# 76 Rabbit manual brakes ===> 16v Scirocco Brakes



## Conejo Negro (Apr 3, 2007)

I may have a line on a 16v scirocco with a blown engine for a good price. Im interested in what parts I need to scrounge off to fully convert my manual brakes to the 10.1 disk all around setup.

Master Cyln
Booster
Front Spindles
complete rear beam
E-Brake cables
Prop Valve

Anything missing from that list?

Id also like to find out where I can purchase rebuild kits for the calipers and master 


Thanks 
:beer:


----------



## cuppie (May 4, 2005)

Well, first read... you're going to have a helluva time taking the prop valve off of the Scirocco, as there isn't one.  

Pulling the rear beam is optional - you can simply swap the stub axles from the 'rocco onto your bunny axle. 
But, you'd need to replace the brake pipes on the bunny's beam, anyways, so.... up to you. 

I wouldn't bother trying to rebuild the master cylinder (if it's needed.) It's iron, it tends to corrode rather badly. Just get a Corrado G60 (non-ABS) MC, instead - it's aluminum (lighter, and less corrosion-prone), and they're only ~$60. Straight bolt-in replacement. 

Caliper rebuild kits can be had from pretty much anywhere - GAP, AutohausAZ, Parts4VWs should all have them. 
Word of advice on the rears: if the parking brake mechanism is corroded (read: caliper's stuck, or parking mech is inop), the caliper is done for. Need new. 
Good upgrade: MkIV rear caliper set. Again, aluminum, and with a far hardier parking brake mechanism. GAP sells the pair, with SS hoses, for $260. Not the cheapest, until you consider that new MkI rear iron calipers are ~$130 each (and, still suck).... 

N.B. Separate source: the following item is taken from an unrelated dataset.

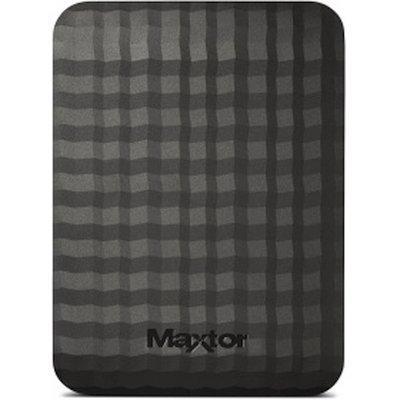 Внешний жесткий диск Seagate STSHX-M101TCBM (STSHX-M101TCBM)Внешние жесткие диски Seagate<br>Внешний жесткий диск 1Tb Seagate STSHX-M101TCBM (MAXTOR) Black &amp;lt;2.5, USB 3.0&amp;gt;<br>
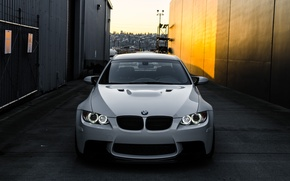 Picture white, light, bmw, BMW, white, lane, the front, day, e92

I think you're also going to need the 'rocco's pedal cluster, too. IIRC, the brake booster will properly connect to the Rabbit cluster; but, there's a bit of a problem here: 
Bunny uses hydraulic brake light switches; 'rocco uses a pedal-actuated switch. IIRC, the bunny cluster has no mounting provisions for this. So, you'll need the 'rocco part, as well as need to re-do your BLS wiring to convert to the newer switch (not hard.) 


Oh, and: 
a good part of me says this: If that 'rocco is still a good shell, shame on its owner for wanting to sell it for scrap (engines can be replaced!), and shame on you for wanting to strip it! 
The only reason to part out a 'rocco (particularly a 16v car) is "body is beyond hope" (bad crash; severe rust; structural failure.)


----------



## Conejo Negro (Apr 3, 2007)

Local fella pulled out most of the wiring and it has front end damage from what I'm told  

Thanks for the info about the replacement alum parts


----------